WHAT IS EXPECTED. Please report every line below that contains the string "pictured", copying each such line in full. Case counts.

START SUPPLIED RECORDS

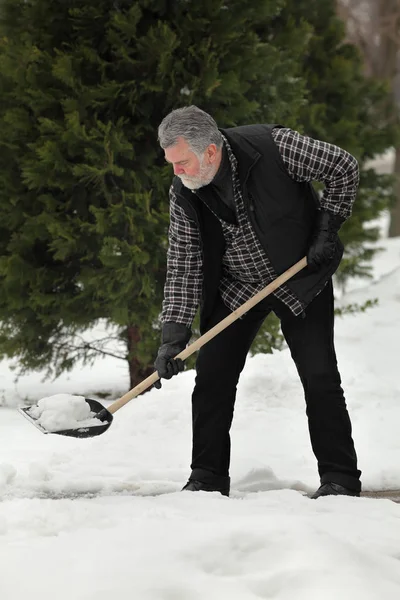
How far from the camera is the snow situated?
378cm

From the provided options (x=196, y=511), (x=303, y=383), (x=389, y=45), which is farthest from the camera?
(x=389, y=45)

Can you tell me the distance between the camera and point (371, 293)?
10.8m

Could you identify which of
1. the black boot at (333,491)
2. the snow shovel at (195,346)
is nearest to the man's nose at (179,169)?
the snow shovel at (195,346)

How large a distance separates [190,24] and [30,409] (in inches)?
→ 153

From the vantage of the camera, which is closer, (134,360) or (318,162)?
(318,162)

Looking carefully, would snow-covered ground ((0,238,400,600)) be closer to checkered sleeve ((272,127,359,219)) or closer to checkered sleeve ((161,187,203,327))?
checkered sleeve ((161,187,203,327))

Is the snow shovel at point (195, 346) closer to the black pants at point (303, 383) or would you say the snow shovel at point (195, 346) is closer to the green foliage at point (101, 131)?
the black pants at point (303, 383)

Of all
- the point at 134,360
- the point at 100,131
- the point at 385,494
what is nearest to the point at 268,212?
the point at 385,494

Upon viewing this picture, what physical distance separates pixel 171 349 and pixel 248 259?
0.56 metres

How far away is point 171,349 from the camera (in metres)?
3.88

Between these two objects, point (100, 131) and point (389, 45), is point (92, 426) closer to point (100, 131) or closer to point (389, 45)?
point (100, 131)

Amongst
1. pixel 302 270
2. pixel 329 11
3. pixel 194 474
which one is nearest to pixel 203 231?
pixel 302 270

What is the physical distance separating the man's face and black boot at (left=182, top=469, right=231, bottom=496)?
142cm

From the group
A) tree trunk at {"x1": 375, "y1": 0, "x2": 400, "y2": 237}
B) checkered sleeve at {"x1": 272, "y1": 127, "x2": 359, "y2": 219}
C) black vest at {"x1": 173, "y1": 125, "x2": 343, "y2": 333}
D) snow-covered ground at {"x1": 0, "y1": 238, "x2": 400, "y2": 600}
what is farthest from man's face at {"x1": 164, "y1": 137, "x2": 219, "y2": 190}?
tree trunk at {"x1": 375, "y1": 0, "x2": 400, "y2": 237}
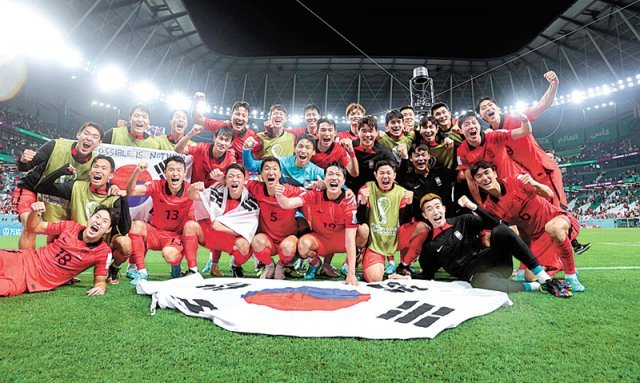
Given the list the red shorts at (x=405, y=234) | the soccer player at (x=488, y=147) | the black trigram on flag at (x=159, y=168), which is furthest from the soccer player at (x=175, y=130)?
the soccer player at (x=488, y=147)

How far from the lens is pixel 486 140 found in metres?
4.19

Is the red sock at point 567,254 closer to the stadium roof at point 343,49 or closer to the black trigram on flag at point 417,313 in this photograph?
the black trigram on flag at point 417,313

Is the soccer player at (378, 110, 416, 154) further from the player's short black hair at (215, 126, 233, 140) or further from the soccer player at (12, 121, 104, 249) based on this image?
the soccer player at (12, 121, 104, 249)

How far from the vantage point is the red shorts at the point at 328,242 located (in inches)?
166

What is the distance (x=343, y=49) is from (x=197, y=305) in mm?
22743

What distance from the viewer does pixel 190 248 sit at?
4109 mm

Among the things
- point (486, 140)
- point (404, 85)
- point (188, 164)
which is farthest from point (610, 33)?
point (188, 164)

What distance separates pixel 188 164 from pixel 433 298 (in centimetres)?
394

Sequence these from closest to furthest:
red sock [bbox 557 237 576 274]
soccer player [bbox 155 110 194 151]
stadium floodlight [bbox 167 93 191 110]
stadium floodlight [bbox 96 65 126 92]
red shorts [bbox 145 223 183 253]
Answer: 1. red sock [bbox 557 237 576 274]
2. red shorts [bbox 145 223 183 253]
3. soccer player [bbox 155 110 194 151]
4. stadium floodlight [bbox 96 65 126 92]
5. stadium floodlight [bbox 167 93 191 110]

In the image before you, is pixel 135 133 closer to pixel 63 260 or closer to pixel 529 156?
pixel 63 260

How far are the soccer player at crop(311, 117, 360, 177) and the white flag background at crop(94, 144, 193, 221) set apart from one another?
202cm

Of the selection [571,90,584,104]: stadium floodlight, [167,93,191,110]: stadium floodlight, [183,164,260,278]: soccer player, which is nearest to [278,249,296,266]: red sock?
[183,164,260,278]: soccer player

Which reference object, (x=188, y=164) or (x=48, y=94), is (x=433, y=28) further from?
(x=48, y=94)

END SUPPLIED RECORDS
START SUPPLIED RECORDS

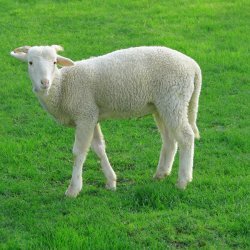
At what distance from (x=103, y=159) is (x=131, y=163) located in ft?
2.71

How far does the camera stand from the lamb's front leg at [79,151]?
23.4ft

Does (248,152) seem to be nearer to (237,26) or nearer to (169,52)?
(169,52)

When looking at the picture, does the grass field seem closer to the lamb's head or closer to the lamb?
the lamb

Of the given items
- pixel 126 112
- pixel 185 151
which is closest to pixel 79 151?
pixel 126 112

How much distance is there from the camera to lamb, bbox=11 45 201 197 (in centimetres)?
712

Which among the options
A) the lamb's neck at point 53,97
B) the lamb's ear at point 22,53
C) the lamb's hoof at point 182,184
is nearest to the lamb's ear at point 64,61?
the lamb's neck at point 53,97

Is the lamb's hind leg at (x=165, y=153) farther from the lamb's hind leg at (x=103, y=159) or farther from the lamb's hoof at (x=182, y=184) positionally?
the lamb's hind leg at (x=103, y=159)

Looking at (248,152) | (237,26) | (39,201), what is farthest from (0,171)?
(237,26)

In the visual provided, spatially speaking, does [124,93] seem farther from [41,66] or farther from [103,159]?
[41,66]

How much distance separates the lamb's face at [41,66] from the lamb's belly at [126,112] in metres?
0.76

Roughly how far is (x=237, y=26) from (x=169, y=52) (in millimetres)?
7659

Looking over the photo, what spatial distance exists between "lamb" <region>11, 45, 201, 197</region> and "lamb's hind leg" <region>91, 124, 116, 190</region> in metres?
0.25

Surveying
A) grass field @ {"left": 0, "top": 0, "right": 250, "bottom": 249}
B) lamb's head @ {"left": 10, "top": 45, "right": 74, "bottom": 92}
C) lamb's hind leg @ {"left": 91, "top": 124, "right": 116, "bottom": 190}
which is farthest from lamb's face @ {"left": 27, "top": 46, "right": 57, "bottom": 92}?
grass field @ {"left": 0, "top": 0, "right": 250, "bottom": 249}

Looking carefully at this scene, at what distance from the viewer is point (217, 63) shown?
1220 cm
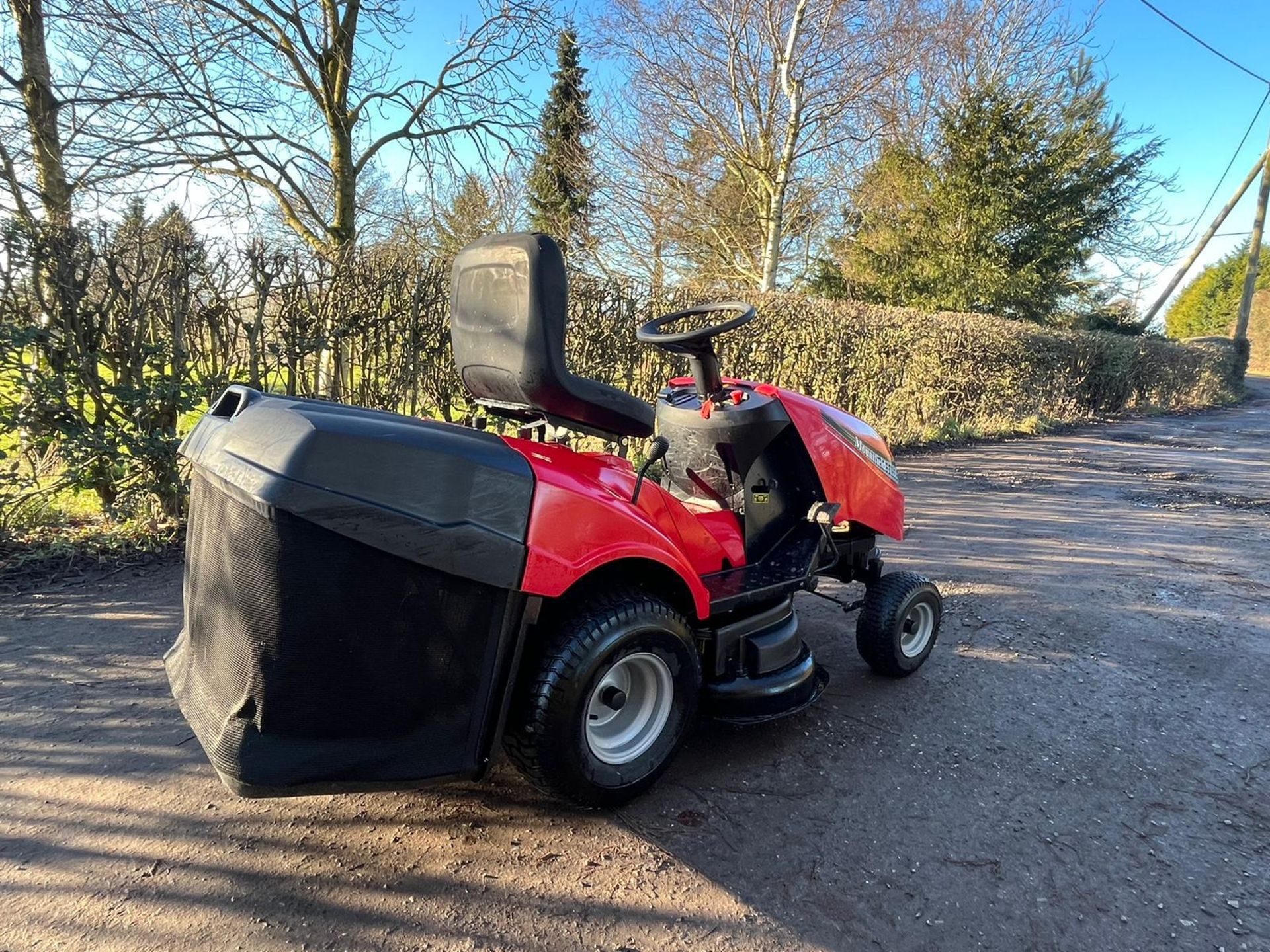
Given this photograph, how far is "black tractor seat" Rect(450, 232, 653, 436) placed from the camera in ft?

END SUPPLIED RECORDS
START SUPPLIED RECORDS

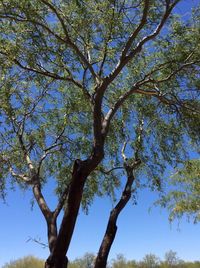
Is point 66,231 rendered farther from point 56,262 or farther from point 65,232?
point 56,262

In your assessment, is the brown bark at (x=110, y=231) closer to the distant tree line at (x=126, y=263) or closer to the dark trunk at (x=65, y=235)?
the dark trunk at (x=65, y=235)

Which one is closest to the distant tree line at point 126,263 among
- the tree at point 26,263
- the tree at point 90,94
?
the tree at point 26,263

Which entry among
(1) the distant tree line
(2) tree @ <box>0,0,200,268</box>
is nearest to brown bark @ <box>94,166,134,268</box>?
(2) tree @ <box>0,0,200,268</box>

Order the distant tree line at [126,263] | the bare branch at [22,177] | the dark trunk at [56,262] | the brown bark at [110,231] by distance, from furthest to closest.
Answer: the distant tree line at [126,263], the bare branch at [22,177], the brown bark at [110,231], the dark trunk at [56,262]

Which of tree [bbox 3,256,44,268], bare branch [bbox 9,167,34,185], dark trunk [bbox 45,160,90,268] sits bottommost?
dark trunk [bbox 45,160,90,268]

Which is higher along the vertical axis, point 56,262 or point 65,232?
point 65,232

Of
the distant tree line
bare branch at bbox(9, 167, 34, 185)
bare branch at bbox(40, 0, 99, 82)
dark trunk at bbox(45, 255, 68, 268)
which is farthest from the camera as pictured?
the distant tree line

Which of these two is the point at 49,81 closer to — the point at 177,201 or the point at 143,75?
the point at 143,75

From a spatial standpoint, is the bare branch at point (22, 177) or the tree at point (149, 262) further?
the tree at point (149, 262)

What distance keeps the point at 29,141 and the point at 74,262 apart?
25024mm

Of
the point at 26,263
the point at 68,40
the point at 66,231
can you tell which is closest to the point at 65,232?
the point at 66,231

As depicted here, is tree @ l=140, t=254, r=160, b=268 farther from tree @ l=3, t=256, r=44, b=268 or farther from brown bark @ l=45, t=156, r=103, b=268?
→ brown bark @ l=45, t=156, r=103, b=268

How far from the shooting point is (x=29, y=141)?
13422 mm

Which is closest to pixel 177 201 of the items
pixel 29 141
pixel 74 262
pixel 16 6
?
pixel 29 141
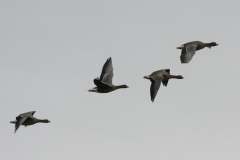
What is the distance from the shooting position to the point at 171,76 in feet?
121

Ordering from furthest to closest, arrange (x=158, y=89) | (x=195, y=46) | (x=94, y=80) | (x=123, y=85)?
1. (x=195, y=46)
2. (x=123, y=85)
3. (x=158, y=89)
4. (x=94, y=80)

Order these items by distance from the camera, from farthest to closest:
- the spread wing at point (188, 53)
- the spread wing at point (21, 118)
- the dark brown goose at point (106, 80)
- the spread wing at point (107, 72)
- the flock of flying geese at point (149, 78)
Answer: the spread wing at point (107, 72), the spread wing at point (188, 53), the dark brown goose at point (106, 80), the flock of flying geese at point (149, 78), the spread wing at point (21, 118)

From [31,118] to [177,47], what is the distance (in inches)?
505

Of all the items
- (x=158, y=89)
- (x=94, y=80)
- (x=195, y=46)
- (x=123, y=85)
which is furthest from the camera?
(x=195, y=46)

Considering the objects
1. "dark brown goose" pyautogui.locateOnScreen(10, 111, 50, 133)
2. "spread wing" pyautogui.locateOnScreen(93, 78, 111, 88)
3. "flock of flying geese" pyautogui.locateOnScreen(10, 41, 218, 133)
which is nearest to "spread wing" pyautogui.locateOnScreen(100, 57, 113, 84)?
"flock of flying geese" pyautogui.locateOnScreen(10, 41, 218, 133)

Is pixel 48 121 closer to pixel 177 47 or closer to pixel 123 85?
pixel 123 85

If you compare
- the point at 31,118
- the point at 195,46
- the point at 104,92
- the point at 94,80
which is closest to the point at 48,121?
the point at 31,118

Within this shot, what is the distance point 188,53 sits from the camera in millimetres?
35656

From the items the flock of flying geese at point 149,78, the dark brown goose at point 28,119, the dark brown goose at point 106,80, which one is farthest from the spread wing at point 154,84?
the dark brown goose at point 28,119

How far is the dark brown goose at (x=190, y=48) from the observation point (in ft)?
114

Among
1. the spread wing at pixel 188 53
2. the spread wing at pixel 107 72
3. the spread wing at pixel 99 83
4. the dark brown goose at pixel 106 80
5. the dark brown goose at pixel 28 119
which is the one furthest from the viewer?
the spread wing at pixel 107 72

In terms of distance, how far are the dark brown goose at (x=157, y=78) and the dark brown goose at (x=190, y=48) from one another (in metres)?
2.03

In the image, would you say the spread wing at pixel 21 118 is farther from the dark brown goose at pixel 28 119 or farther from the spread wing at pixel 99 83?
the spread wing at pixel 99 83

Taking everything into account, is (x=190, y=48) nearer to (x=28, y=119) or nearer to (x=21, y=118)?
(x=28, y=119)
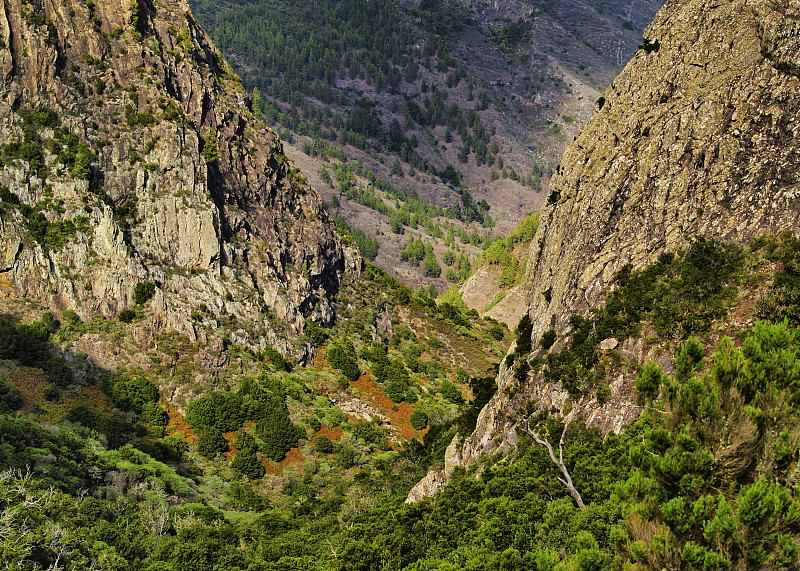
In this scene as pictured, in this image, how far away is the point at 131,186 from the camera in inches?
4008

END SUPPLIED RECORDS

SOLUTION BELOW.
which is farthest from the camera as pictured?
In this scene as pictured, in this image, how far away is the point at 131,186 from the camera in inches?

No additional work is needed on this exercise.